WHAT TO PRODUCE: All of the data below should be written out exactly.

(SUPPLIED ENTRIES Opens)

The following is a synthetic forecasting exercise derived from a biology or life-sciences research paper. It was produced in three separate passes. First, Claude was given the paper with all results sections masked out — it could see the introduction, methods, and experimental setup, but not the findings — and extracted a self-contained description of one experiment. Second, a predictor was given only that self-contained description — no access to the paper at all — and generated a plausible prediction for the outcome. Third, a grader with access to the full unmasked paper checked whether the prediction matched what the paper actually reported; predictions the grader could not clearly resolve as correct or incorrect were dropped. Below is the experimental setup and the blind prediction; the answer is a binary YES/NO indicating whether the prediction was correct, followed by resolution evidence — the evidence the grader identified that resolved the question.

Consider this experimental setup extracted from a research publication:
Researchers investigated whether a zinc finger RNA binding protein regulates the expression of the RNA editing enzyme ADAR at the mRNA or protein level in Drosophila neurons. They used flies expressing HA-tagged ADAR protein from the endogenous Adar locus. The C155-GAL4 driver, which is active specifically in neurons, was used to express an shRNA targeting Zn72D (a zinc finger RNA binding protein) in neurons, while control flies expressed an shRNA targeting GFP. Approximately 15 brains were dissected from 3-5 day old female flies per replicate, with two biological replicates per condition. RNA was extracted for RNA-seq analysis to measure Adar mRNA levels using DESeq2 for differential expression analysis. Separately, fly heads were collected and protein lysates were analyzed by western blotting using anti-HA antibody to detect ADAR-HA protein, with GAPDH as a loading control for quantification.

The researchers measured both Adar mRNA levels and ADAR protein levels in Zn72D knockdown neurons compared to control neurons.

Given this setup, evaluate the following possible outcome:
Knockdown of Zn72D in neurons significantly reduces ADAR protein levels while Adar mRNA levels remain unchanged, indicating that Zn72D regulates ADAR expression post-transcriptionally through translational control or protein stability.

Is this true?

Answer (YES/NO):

(SUPPLIED ENTRIES Closes)

SOLUTION FOR THIS EXERCISE:
The following is a synthetic forecasting exercise derived from a biology or life-sciences research paper. It was produced in three separate passes. First, Claude was given the paper with all results sections masked out — it could see the introduction, methods, and experimental setup, but not the findings — and extracted a self-contained description of one experiment. Second, a predictor was given only that self-contained description — no access to the paper at all — and generated a plausible prediction for the outcome. Third, a grader with access to the full unmasked paper checked whether the prediction matched what the paper actually reported; predictions the grader could not clearly resolve as correct or incorrect were dropped. Below is the experimental setup and the blind prediction; the answer is a binary YES/NO indicating whether the prediction was correct, followed by resolution evidence — the evidence the grader identified that resolved the question.

Consider this experimental setup extracted from a research publication:
Researchers investigated whether a zinc finger RNA binding protein regulates the expression of the RNA editing enzyme ADAR at the mRNA or protein level in Drosophila neurons. They used flies expressing HA-tagged ADAR protein from the endogenous Adar locus. The C155-GAL4 driver, which is active specifically in neurons, was used to express an shRNA targeting Zn72D (a zinc finger RNA binding protein) in neurons, while control flies expressed an shRNA targeting GFP. Approximately 15 brains were dissected from 3-5 day old female flies per replicate, with two biological replicates per condition. RNA was extracted for RNA-seq analysis to measure Adar mRNA levels using DESeq2 for differential expression analysis. Separately, fly heads were collected and protein lysates were analyzed by western blotting using anti-HA antibody to detect ADAR-HA protein, with GAPDH as a loading control for quantification.

The researchers measured both Adar mRNA levels and ADAR protein levels in Zn72D knockdown neurons compared to control neurons.

Given this setup, evaluate the following possible outcome:
Knockdown of Zn72D in neurons significantly reduces ADAR protein levels while Adar mRNA levels remain unchanged, indicating that Zn72D regulates ADAR expression post-transcriptionally through translational control or protein stability.

Is this true?

Answer (YES/NO):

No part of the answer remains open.